Hot leapt the dawn from deep Plutonian fires
And ran like blood among the twinkling spires.
the market quickened: carts came rattling down:
Good human music roared about the town,
"And come," they cried, "and buy the best of Spain's
Great fireskinned fruits with cold and streaming veins!"
Others, "The man who'd make a lordly dish,
Would buy my speckled or my silver fish."
And some, "I stitch you raiment to the rule!"
And some, "I sell you attar of Stamboul!"
"And I have lapis for your love to wear,
Pearls for her neck and amber for her hair."
Death has its gleam.
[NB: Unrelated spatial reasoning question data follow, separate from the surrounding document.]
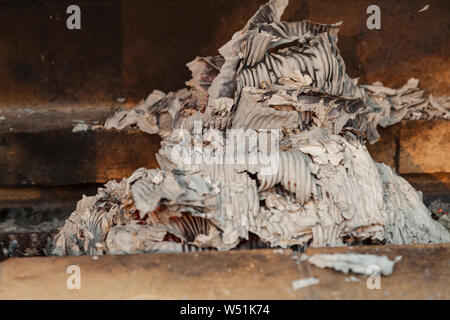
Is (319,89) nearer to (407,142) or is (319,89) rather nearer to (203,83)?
(203,83)

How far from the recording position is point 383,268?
180 cm

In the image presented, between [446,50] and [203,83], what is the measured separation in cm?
190

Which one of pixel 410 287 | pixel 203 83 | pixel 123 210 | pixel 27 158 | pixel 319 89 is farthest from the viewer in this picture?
pixel 27 158

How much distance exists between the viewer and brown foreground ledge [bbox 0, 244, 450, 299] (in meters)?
1.69

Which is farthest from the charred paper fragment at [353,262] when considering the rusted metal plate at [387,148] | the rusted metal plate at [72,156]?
the rusted metal plate at [72,156]

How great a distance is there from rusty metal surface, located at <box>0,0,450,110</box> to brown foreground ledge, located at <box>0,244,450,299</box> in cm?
196

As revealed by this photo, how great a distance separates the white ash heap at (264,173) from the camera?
218cm

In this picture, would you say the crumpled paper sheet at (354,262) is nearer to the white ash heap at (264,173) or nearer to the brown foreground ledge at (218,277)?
the brown foreground ledge at (218,277)

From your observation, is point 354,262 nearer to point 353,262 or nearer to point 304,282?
point 353,262

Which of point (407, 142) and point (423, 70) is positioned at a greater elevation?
point (423, 70)

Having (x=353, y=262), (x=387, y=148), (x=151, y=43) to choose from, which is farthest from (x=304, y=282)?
(x=151, y=43)

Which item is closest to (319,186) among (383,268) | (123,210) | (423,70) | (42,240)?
(383,268)

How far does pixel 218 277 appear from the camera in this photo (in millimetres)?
1784

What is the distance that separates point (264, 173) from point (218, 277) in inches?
26.2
They swing before me still,
The shapes and sounds and colours of Seville!
For there I learnt to love the plot, the fight,
The masker's cloak, the ladder set for flight,

The stern pursuit, the rapier's glint of death,
The scent of starlit roses, beauty's breath,
The music and the passion and the prize,
Aragon lips and Andalusian eyes.
This day a democrat I scoured the town;
Courting, the next, I brought a princess down:
Now in some lady's panelled chamber hid
Achieved what love approves and laws forbid,
Now walked and whistled round the sleepy farms
And clasped a Dulcinea in my arms.
I was the true, the grand idealist:
My light could pierce the pretty golden mist
That hides from common souls the starrier climes:
I loved as small men do ten-thousand times:
Rose to the blue triumphant, curved my bow,
Set high the mark and brought an angel low,
And laced with that brave body and shining soul
Learnt how to live, then learnt to love the whole.
And I first broke that jungle dark and dense,
Which hides the silver house of Commonsense,
And dissipated that disastrous lie
Which makes a god of stuffless Unity,
And drave the dark behind me, and revealed
A Pagan sunrise on a Christian field.
My legend tells how once, by passion moved,
I slew the father of a girl I loved,
Then summoned -- like an old and hardened sinner --
The brand-new statue of the dead to dinner.
My ribald guests, with Spanish wine aflame,
Were most delighted when the statue came,
Bowed to the party, made a little speech,
And bore me off beyond their human reach.
Well, priests must flourish and the truth must pale:
A very pious, entertaining tale.
But this believe. I struck a ringing blow
At sour Authority's ancestral show,
And stirred the sawdust understuffing all
The sceptred or the surpliced ritual.
I willed my happiness, kept bright and brave
My thoughts and deeds this side the accursed grave.
Life was a ten-course banquet after all,
And neatly rounded by my funeral.
"Pale guest, why strip the roses from your brow?
"We hope to feast till morning." "Who knocks now?"
"Twelve of the clock, Don Juan." In came he,
That shining, tall and cold Authority,
Whose marble lips smile down on lips that pray,
And took my hand, and I was led away.